This Quantified Skateboarding Gadget Maps Your Moves In 3-D

A new startup is the latest to bring the perks of the quantified activity movement to skateboarding.

Skateboarding looks so much cooler in video games–you get to see everything from all those crazy camera angles. But what if you could bring that perspective to real life? One startup thinks you could by adding a piece of quantifying hardware to the bottom of skateboards, giving skaters a more complete look at the tricks they’re attempting and mastering.


Syrmo, a HAXLR8R-backed startup, is launching its Kickstarter campaign today to bring motion-tracking hardware to skateboards for an initial price of $99. It will also allow skaters to not only view their own action as a 3-D animation, but take video that automatically tags each trick and selectively adds slow-motion effects. You know, just like in the video games, but starring you.

“The idea came while we were playing Tony Hawk’s Pro Skater and we realized it would be awesome to have a device to make the video game real life,” says cofounder Matias Fineschi.

Attaching special riser pads–the piece of plastic between the wheels and wood board–that contains sensors allows the capture of skating data. The hardware includes a gyroscope and accelerometer which can also track airtime, height, distance, and pop force.

The hardware and app combo can also capture and tag video. Algorithms detect tricks being performed and automatically convert them to slow-motion. This automated process eliminates the need to fiddle with manually filming the action and adding effects.

Quantifying The Skateboarding Experience

The 3-D renders displayed in the app aren’t pre-set models, but actually display the motion each individual board takes. Each trick also takes less than a second to render its own 3-D model.

“We created a 3-D model of a skateboard with a CAD tool and then exported the associated STL file. Currently a webGL engine loads the STL model and then a physics engine models all the board movements,” Matias explains.

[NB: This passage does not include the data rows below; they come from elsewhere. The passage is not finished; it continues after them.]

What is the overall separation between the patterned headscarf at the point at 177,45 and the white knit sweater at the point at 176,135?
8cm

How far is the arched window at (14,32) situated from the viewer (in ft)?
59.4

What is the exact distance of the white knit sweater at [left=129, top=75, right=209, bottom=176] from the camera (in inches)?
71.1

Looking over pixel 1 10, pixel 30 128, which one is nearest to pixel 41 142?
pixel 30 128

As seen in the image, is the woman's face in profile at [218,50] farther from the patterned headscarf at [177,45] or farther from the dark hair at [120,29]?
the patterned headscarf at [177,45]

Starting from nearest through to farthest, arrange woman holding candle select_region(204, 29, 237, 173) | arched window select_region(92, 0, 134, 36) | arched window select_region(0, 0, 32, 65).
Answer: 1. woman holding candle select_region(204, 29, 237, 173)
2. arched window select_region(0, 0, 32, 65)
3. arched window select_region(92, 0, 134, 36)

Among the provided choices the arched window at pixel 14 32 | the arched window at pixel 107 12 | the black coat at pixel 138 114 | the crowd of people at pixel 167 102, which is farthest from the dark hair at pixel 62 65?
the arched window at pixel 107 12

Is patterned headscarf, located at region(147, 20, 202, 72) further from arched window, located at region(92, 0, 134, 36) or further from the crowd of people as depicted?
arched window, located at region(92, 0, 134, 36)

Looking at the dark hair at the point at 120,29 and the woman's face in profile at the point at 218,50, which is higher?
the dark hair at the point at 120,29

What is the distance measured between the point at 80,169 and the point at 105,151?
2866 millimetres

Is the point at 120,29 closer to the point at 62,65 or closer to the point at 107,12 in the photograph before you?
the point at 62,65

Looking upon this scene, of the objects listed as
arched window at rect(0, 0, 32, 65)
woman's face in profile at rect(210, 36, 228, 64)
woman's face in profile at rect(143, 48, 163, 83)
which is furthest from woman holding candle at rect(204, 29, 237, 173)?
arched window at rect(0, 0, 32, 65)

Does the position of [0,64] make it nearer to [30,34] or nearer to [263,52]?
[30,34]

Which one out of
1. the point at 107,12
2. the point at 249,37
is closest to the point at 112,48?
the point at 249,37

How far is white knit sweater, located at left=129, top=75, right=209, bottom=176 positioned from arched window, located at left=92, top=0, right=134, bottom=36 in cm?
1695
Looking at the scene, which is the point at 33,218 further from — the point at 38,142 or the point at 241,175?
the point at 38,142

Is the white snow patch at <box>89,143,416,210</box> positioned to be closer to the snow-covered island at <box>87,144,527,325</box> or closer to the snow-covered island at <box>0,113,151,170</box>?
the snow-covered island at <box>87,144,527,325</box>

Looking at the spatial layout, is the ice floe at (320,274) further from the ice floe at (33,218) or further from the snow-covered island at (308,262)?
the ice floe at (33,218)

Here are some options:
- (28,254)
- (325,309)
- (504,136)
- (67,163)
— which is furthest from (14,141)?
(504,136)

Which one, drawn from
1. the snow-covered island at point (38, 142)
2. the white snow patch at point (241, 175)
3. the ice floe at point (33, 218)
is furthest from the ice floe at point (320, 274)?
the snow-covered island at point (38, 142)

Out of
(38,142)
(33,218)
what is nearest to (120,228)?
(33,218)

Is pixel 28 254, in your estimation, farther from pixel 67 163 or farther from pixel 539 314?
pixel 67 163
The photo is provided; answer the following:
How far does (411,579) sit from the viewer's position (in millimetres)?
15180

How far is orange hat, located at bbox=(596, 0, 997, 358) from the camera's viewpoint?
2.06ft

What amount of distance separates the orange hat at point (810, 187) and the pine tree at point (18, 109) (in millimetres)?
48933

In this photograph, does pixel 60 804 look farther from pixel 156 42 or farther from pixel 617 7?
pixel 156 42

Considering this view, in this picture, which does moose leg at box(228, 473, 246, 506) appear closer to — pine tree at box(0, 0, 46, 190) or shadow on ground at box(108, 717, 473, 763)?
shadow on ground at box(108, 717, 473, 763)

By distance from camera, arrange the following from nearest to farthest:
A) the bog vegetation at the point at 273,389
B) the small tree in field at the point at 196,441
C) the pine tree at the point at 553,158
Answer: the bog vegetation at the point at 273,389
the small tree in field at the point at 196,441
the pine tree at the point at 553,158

“As iOS (and Apple) is not longer offering support for webGL in future devices we are changing the webGL engine into our own native libraries which are coded in C++,” he says. “The software team will begin to develop this libraries in about two months. This libraries can be compiled either for iOS and Android since it’s native code C++.”

As far as how those tricks are initially detected, that’s the complicated part.

“We started with a database of around 2,000 tricks, which isn’t much, and those included the three canonical tricks–each of them is compose by rotations on each of the 3-dimensional axis–the ollie, kickflip, and shove-it,” says Fineschi. “Most other tricks are made by a combination of these tricks, though not all. That’s why we focused first on those three tricks to see how accurate our algorithms could be.”

“With this data gathered by our sensors we were able to develop an algorithm which could identify a trick with 98.5% accuracy, which is just the start,” Fineschi says

Improving Skate Videos

In addition to displaying a 3-D display of the skateboard in motion, Srymo is also trying to improve on the video experience.

“The device attached to the board runs an algorithm which detects when the skater performed a trick, and then sends the data via Bluetooth to the phone. The app will then apply the algorithms to see if the data received was effectively a landed trick or not,” Matias says.


“If a trick is performed the algorithm allows the app to trigger slo-motion on the exact moment you perform a trick,” he explains. “The app will also crop the video to avoid heavy data on your phone and make them easy to share. That’s how we can create a cool video in three secs, with only a few taps.”

The team of three software engineers and a mathematician have been working on machine learning trick algorithm for the last six month. It’s not enough to come up with a defined set of rules, because skateboarding is constantly changing and tricks are always evolving.

“You can never throw a dart to the exact same place,” Matias says, describing the data output of the same trick done by different people.

The difficulty of detecting tricks isn’t unique to Syrmo, however. The startup Krack ran into the same problems while developing a similar device to quantify skateboarding. The conclusion both companies have settled on is that no two tricks are the same. Ultimately it becomes all about cutting out as much data noise as possible and then determining which trick the real-time data matches the best.

For runners and gym buffs, there have long been an array of activity tracking apps available on the market. The likes of Krack and Syrmo are opening this universe up to skateboarding enthusiasts–and with both products still in development, they’re only getting started.